Düşüncelerimiz eylemlerin kökü değilse tüm yaptıklarımız rüzgarla birlikte savrulmaya bağlı değil mi?

Hayatta hep istikrardan bahsedilir. İstikrar varsa başarının olası olduğundan, riskin en az olduğundan. Bu istikrarlı eyleme baktığımda ise düşüncenin çok rol oynamadığını görüyorum. Hatta düşünce devreye girdiğinde istikrarın bozulduğunu. Bu durumda düşüncesiz eylem; savrulup gitmek değil, daha stabil bir eylem doğuruyor.


Yaşadıklarımız kararsızlığımızla geçen zamanlar mıdır?

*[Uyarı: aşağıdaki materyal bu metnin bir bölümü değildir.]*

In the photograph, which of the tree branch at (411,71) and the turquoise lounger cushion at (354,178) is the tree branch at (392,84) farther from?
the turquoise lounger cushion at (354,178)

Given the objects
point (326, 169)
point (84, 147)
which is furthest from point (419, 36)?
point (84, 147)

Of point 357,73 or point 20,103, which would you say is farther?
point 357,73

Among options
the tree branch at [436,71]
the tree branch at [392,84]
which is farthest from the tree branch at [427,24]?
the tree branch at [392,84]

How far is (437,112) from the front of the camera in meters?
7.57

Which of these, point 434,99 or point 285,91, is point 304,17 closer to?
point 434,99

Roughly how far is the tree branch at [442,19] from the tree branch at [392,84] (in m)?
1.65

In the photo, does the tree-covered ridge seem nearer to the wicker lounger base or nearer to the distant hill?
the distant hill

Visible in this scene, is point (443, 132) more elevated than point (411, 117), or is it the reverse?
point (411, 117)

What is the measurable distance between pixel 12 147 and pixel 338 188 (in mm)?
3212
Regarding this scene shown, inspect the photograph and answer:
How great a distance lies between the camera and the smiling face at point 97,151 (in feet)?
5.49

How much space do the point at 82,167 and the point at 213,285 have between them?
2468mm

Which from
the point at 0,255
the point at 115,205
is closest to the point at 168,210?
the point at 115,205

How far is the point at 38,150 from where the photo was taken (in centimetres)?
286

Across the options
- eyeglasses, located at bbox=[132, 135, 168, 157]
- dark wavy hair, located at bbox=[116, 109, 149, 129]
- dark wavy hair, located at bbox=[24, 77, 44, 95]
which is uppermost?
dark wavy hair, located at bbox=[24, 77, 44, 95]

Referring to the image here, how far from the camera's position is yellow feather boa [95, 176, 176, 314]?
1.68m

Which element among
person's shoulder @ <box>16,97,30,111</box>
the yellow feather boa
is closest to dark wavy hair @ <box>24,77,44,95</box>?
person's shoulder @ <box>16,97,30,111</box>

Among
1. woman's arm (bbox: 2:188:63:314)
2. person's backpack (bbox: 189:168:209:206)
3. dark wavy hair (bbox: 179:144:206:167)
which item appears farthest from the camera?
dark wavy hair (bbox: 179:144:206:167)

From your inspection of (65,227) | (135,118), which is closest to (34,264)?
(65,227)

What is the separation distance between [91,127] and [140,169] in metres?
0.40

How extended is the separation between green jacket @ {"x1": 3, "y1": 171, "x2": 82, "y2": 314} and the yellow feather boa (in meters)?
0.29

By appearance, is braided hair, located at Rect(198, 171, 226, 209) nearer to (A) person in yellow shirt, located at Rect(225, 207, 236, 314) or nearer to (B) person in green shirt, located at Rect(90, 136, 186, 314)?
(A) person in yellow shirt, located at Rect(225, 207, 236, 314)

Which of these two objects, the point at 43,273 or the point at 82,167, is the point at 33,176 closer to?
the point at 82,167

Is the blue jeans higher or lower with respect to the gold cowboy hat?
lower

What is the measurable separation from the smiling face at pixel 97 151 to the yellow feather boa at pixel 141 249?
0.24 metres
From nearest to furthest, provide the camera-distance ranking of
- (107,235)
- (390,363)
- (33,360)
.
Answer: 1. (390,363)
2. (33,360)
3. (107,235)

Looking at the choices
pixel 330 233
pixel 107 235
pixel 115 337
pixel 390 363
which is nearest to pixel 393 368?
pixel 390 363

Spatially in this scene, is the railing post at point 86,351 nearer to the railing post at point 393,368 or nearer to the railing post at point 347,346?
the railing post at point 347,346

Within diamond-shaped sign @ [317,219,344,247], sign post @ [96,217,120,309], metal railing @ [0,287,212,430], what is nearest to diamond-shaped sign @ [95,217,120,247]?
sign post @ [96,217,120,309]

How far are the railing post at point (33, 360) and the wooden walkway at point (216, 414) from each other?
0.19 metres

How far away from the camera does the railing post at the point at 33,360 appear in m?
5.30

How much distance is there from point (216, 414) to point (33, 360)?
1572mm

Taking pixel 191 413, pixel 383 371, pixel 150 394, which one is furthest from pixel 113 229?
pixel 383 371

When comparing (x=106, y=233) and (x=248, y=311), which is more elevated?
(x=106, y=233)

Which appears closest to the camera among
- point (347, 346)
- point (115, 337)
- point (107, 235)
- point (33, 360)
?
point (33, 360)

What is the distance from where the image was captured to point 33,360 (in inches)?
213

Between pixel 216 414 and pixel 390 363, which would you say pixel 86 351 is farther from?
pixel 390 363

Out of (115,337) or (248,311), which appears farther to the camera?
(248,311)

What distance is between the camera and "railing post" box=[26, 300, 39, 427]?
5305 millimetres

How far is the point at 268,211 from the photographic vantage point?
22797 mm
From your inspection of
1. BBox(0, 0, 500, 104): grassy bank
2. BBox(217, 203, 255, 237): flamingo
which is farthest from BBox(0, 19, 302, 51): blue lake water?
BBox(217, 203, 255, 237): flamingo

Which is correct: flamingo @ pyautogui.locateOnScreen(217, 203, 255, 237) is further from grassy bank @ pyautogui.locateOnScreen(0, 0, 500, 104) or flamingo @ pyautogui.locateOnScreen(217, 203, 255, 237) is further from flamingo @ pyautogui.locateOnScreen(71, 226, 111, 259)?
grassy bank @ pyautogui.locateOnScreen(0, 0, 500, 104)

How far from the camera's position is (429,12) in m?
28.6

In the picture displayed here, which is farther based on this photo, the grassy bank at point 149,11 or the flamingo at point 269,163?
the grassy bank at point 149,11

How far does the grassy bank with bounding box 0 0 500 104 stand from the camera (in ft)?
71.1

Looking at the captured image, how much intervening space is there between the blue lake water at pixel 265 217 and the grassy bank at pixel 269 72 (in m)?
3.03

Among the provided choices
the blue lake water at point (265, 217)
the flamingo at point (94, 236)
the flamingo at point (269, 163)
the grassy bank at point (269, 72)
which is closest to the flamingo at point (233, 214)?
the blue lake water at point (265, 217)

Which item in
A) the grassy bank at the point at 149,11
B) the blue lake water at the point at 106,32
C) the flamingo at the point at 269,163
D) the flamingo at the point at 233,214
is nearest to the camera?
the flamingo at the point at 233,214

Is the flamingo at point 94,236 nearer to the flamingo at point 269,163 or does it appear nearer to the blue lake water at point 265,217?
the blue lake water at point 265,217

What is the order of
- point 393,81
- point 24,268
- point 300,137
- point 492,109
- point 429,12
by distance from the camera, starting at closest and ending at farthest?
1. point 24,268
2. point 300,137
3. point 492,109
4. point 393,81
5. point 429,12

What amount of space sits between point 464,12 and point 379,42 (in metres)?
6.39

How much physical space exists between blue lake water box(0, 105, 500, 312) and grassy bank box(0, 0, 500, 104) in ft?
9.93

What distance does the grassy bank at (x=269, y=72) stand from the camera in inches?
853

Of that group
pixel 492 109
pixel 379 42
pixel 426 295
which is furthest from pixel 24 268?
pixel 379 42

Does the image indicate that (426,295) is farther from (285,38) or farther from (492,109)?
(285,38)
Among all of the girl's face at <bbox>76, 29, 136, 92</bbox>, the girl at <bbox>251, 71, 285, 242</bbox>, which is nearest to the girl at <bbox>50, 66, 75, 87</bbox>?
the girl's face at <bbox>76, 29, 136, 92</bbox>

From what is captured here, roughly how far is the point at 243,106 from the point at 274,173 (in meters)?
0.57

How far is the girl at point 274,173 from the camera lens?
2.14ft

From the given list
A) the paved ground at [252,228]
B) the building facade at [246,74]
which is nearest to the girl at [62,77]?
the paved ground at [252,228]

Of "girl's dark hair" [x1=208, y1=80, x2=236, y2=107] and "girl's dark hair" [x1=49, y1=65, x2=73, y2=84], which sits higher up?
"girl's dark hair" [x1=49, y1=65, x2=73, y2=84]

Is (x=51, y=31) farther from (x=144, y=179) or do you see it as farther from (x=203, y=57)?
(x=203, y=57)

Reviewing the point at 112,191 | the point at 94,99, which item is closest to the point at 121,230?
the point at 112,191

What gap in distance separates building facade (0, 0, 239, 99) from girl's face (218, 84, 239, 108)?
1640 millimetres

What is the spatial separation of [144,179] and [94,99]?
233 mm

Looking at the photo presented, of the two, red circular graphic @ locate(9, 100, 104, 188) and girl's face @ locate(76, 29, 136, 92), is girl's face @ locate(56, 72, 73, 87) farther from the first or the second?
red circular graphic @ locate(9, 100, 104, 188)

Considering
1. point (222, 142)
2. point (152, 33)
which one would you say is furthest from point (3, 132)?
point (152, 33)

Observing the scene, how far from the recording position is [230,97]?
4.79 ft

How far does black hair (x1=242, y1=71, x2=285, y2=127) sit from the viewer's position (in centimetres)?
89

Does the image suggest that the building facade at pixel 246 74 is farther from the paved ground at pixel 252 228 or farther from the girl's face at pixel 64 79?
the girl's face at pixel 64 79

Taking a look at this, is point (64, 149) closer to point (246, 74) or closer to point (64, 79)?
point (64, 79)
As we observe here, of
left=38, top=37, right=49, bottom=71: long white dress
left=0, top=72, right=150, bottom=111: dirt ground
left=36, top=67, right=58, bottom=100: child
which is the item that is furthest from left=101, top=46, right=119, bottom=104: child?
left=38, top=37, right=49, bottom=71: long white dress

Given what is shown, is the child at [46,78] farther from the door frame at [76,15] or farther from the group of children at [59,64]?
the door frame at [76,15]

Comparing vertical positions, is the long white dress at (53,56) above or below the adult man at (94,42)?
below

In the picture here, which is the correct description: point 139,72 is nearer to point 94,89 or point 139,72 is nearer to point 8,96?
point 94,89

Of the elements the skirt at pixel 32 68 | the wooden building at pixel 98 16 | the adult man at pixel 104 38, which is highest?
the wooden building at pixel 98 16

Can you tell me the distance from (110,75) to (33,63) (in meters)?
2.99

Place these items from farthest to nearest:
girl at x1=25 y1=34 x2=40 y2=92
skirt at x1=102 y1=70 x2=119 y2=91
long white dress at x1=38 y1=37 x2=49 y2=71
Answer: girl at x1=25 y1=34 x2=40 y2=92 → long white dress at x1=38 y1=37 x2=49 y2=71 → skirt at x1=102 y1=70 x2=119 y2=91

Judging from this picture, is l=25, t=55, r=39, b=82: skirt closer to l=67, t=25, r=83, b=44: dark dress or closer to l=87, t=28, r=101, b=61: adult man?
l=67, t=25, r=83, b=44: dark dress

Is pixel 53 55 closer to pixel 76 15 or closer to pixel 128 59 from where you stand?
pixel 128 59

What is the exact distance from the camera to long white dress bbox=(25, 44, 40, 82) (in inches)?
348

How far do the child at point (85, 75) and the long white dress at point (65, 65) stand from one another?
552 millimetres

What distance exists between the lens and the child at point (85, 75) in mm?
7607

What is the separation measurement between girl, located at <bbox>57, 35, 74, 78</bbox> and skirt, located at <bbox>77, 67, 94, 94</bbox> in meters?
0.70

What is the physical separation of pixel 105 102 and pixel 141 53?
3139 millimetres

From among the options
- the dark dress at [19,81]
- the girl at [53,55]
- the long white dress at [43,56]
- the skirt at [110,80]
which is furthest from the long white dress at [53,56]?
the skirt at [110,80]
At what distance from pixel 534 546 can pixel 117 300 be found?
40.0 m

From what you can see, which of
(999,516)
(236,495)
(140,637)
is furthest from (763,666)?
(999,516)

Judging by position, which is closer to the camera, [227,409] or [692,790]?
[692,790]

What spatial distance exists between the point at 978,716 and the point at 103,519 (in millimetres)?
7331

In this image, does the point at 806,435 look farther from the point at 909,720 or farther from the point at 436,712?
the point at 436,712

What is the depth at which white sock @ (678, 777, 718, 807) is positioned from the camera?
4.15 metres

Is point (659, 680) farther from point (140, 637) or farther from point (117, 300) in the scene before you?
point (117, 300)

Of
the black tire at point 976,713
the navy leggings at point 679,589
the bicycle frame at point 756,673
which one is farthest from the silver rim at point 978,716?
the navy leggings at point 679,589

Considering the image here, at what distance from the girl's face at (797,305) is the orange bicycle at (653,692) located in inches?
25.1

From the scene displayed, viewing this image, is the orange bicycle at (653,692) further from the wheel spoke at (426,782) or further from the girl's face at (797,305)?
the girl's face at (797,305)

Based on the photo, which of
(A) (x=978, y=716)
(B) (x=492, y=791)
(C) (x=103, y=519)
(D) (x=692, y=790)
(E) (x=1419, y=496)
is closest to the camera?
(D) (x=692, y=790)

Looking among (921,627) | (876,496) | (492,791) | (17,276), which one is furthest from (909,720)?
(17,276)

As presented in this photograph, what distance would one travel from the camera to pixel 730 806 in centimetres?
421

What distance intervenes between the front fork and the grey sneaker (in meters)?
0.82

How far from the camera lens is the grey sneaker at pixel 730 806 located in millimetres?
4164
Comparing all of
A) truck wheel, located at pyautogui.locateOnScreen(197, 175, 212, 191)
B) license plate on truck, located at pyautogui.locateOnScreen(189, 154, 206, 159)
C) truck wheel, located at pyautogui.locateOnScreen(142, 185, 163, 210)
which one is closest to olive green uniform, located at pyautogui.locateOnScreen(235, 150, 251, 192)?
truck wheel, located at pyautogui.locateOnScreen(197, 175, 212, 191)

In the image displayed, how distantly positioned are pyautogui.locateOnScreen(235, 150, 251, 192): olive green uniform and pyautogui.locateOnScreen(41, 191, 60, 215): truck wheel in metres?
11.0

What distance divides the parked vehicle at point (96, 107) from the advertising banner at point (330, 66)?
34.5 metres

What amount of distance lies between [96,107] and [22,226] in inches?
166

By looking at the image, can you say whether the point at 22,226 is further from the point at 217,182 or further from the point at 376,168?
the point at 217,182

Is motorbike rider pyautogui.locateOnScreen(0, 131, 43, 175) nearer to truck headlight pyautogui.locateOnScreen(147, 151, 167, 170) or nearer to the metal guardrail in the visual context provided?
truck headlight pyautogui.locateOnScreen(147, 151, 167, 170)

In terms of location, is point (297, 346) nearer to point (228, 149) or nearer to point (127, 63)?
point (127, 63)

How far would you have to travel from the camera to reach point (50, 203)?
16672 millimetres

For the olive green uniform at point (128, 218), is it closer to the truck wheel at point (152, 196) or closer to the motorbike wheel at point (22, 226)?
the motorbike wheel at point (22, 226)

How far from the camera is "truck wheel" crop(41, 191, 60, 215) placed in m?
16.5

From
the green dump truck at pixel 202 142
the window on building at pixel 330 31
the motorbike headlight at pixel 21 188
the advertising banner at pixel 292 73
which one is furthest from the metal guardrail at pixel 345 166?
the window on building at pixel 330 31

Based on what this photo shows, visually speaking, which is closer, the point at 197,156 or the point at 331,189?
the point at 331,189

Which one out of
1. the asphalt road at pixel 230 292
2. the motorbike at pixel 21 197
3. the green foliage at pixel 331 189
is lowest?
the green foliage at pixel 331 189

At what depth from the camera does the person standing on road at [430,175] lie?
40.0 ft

Yaşadıklarımızın kararsızlık ürünü olduğunu düşünüyorum. Seçme şansımızın olduğu birçok olası durum var. Bu olası durumlardan birini seçtiğimiz zaman daha farklı durumlar ortaya çıkıyor. Karar vermek benim için sonuçlanmış bir biçim. Fakat hiçbir zaman tamamen sonuçlanamıyoruz. Her yaptığımız yeni düşünce, yeni olay birçok yeni kavram doğuruyor ve sürekli bir memnun olamama durumu içerisinde olunca aslında tatminsizlik yaşamımızın kararsız eylemler bütünü olduğunu gösteriyor.


Yapamadıklarımızın sebebi düşüncelerimizin korkusu mu?

Düşüncelerimizin korkusu benim için bir zayıflık durumunu ortaya koyuyor, kendimiz için zor olan bir eylemi gerçekleştirmek olası sonuçlar, düşünceler, korkulardan sıyrılarak mümkün olabilir.

Bazen düşüncelerimiz kendilerinin varlığını ispatlarcasına varlıklarını ortaya koyuyorlar. Mantıklı mantıksız herhangi bir eylemi gerçekleştirmek asıl amacımızsa üstüne çok düşünmemek gerektiğini düşünüyorum.

En az düşünceyle gerçekleştirilen eylemlerin en doğru eylemler olduğunu düşünüyorum.